Data shown section start

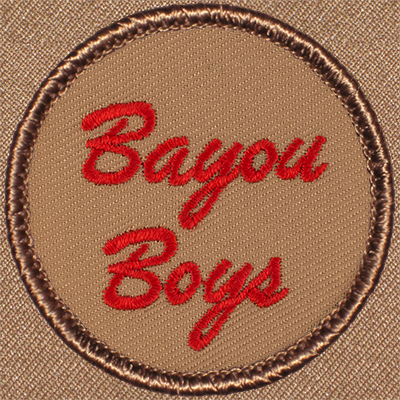 Bayou Boys Patrol Patch Ð Scout Patch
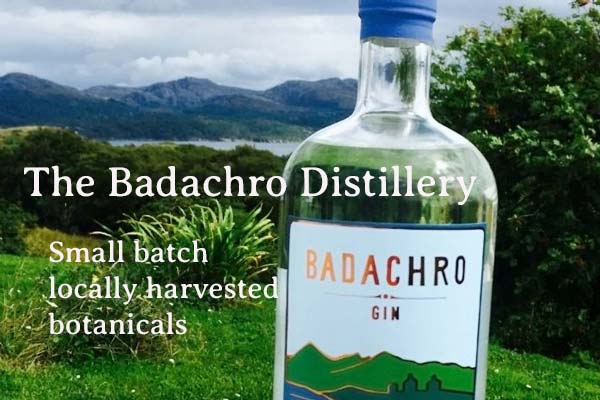 Badachro Distillery: things to do in Gairloch
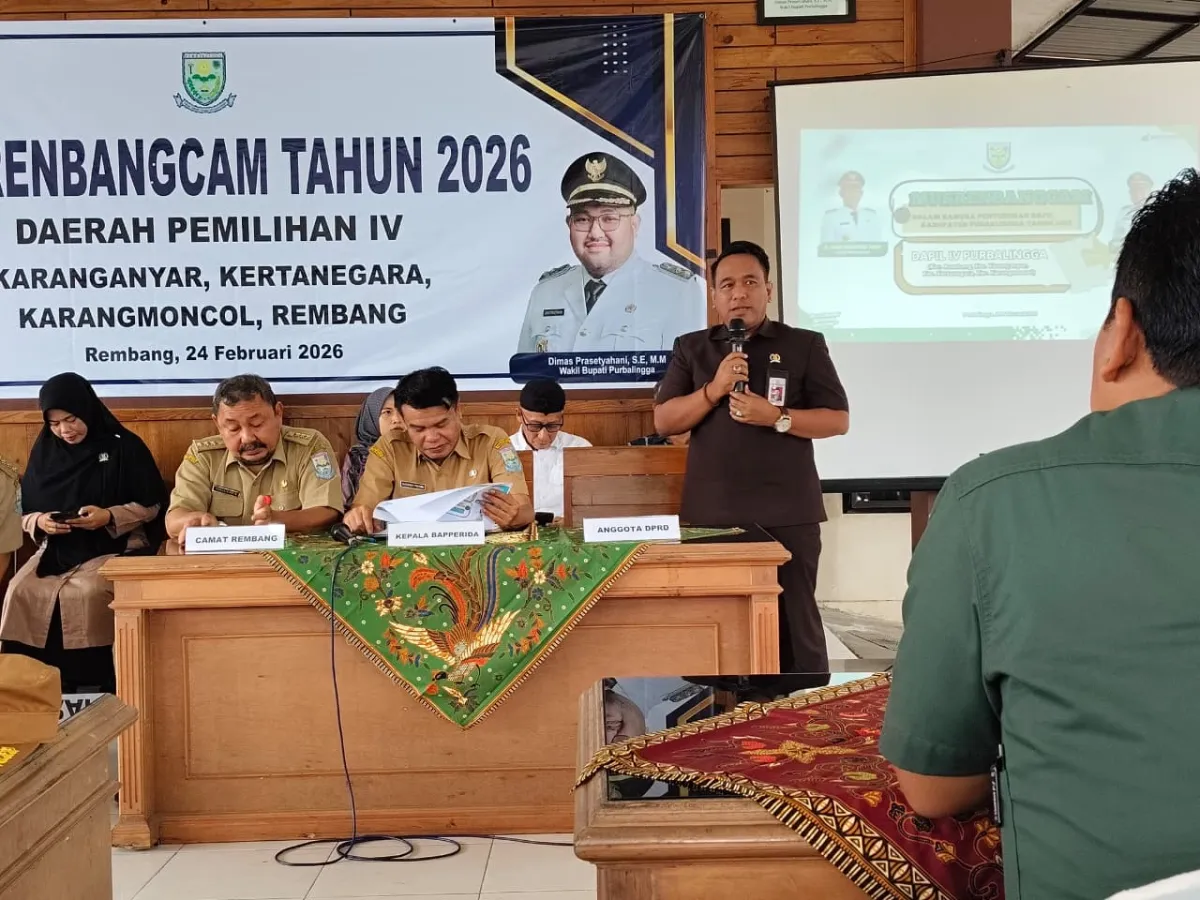 47 Desa di Purbalingga Dapat Prioritas Pembangunan Infrastruktur 2027
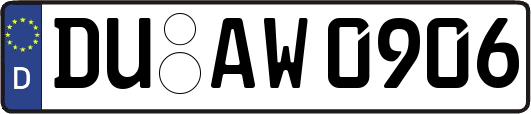 DU-AW0906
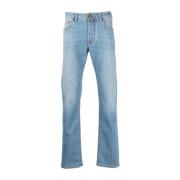 Jacob Cohën Bard Jeans - Handgjord italiensk denim Blue, Herr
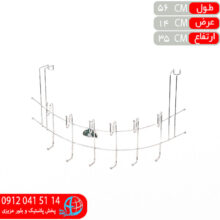 پشت دري نيکل هلالي ايده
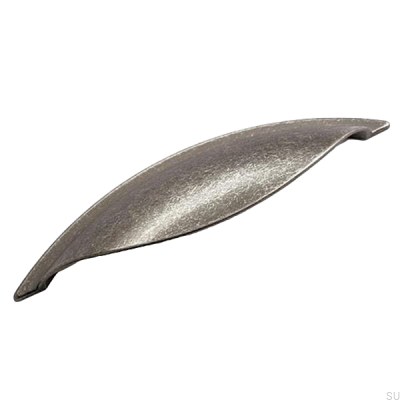 Elongated furniture handle 3940 Antique black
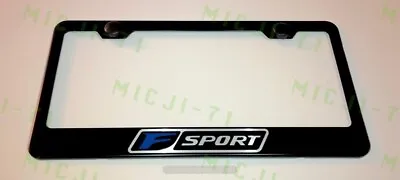 F Sport Lexus Stainless Steel License Plate Frame Rust Free W/ Bolt Caps • $10.50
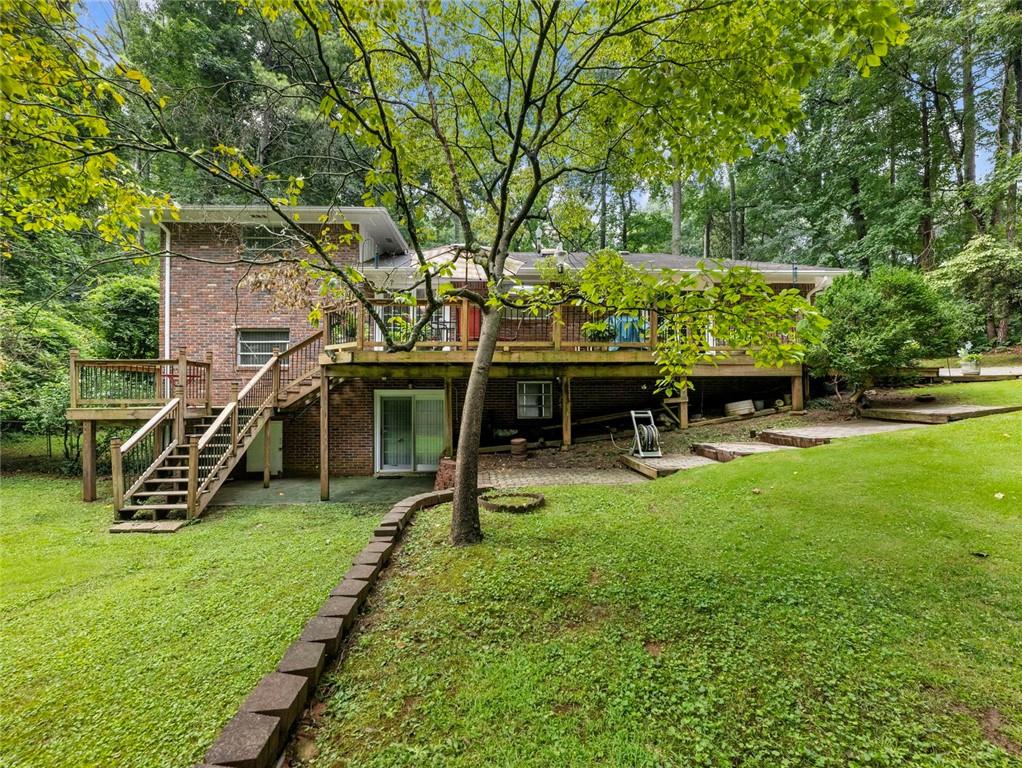 5230 Rosser Road Stone Mountain, GA 30087 - Photo 48 of 60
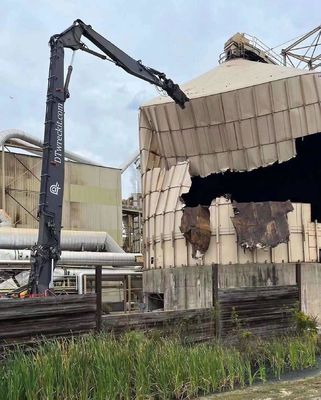 23 - 24 м Двухсекционный бум для сноса кошек Komatsu Kato Etc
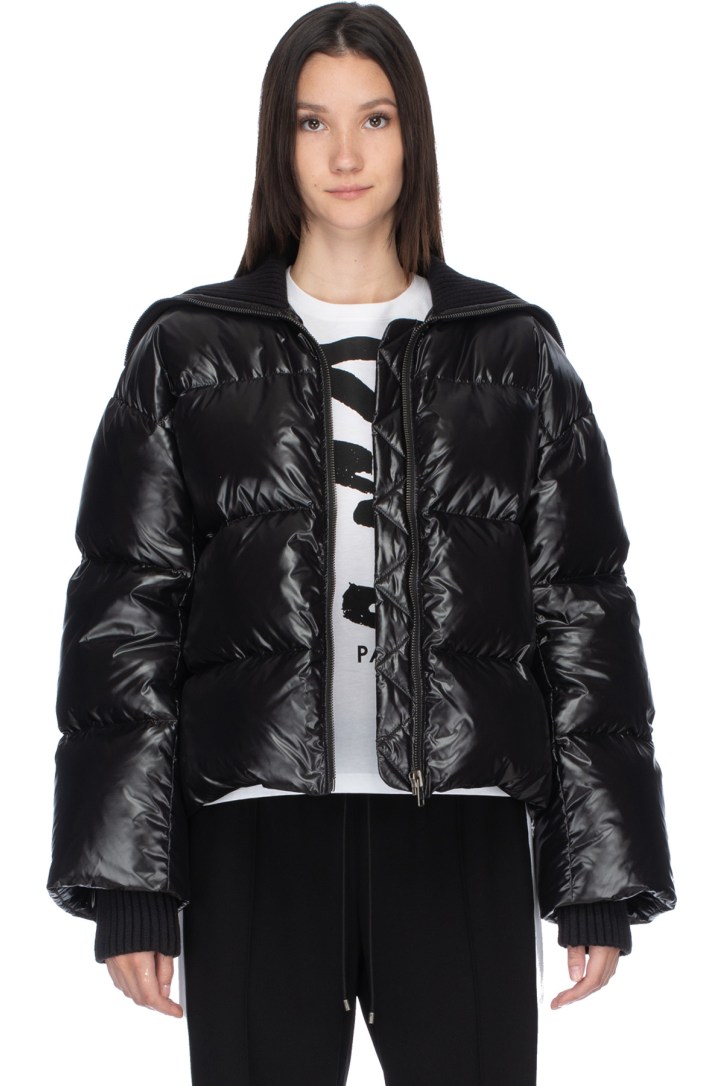 kenzo short down jacket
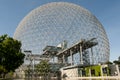 Biosphere - Montreal - Canada Royalty Free Stock Photo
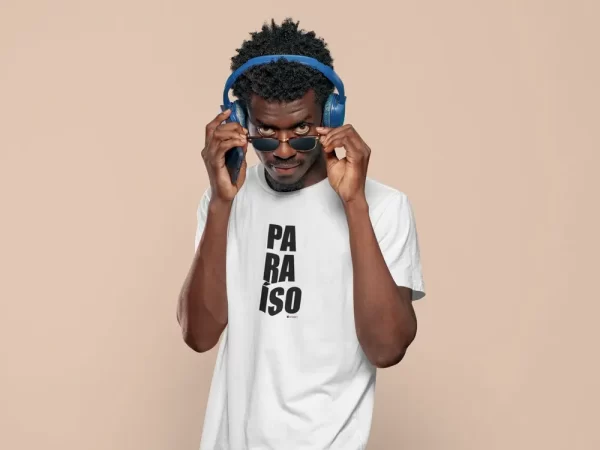Camiseta Paraíso - São Paulo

Data shown section end

Exercise details: Render every entry above as a JSON list of strings, with one string for each line and no blank lines. Leave the pictures out.

Answer section:
[
  " Bayou Boys Patrol Patch Ð Scout Patch",
  " Badachro Distillery: things to do in Gairloch",
  " 47 Desa di Purbalingga Dapat Prioritas Pembangunan Infrastruktur 2027",
  " DU-AW0906",
  " Jacob Cohën Bard Jeans - Handgjord italiensk denim Blue, Herr",
  " پشت دري نيکل هلالي ايده",
  " Elongated furniture handle 3940 Antique black",
  " F Sport Lexus Stainless Steel License Plate Frame Rust Free W/ Bolt Caps • $10.50",
  " 5230 Rosser Road Stone Mountain, GA 30087 - Photo 48 of 60",
  " 23 - 24 м Двухсекционный бум для сноса кошек Komatsu Kato Etc",
  " kenzo short down jacket",
  " Biosphere - Montreal - Canada Royalty Free Stock Photo",
  "Camiseta Paraíso - São Paulo"
]